Image copyright © by Marcus Trahan

Green For Danger

(UK, 1946)

If I had remembered the title of this film after we started watching it, I couldn’t have actually guessed whodunit, but it would have been pretty clear howdunit. The clue is green. This was based on a popular novel of the day by Christianna Brand, who wrote a lot of books with the character of Inspector Cockrill, and also children’s books about Nurse Matilda, who for some reason they renamed Nanny McPhee when they made the movie about her. The main reason we watched it was that Alastair Sim was playing Cockrill. He is one of my very favorite (sorry, favourite) British actors. Five years later he would create the best Scrooge that has ever graced the screen. It also stars Trevor Howard.

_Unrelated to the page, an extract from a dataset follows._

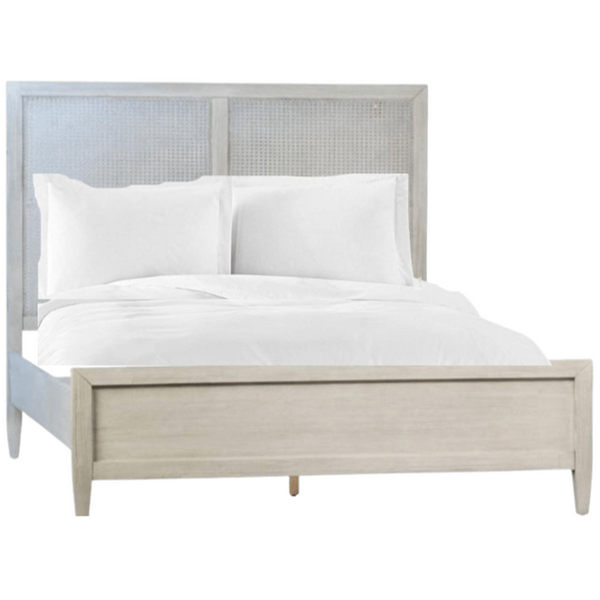 Lugano Bed, East King & Queen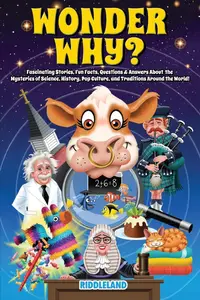 Wonder Why? Fascinating Stories, Curious Facts and Answers About the Mysteries of Science, History, Pop Culture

It takes place in the countryside during the war. Someone has murdered a man on the operating table, and everyone who was in there at the time becomes a suspect. More murders follow. Sim plays Cockrill as a slightly self-satisfied Poirot wannabe, who is a bit unmanned when the V1 buzz bombs snarl above him. But he is clever. He gets it all right … except for an embarrassing mistake right at the end, which brings him down a peg or two. But his final lines, delivered in voiceover as he is dictating a telegraph, made me laugh: “In view of my failure – correction, comparative failure – I feel that I have no alternative but to offer you, sir, my resignation, in the sincere hope that you will not accept it.”

One of the highlights, for me, was the V1s. The V1 buzz bomb was the first cruise missile. It was launched from the ground with a rocket booster, or dropped from the air. From there, a pulse jet powered it in the general direction of London, which made the distinctive buzzing sound, and its primitive autopilot guidance system was designed to take it over the target and then sever the control cables. That caused it to go into a nose dive, which cut off the fuel supply (unintentionally), so suddenly the sky would be quiet. It was only a pause before the damn thing hit the ground, with devastating effect. When the noise stopped, you knew it was time to get your head down. It was a pure terror weapon, killed mostly civilians, but was a great success for the Nazis because it forced the Allies to divert a lot of effort into shooting them down and destroying their bases. The scenes of the V1 in this movie are very effective.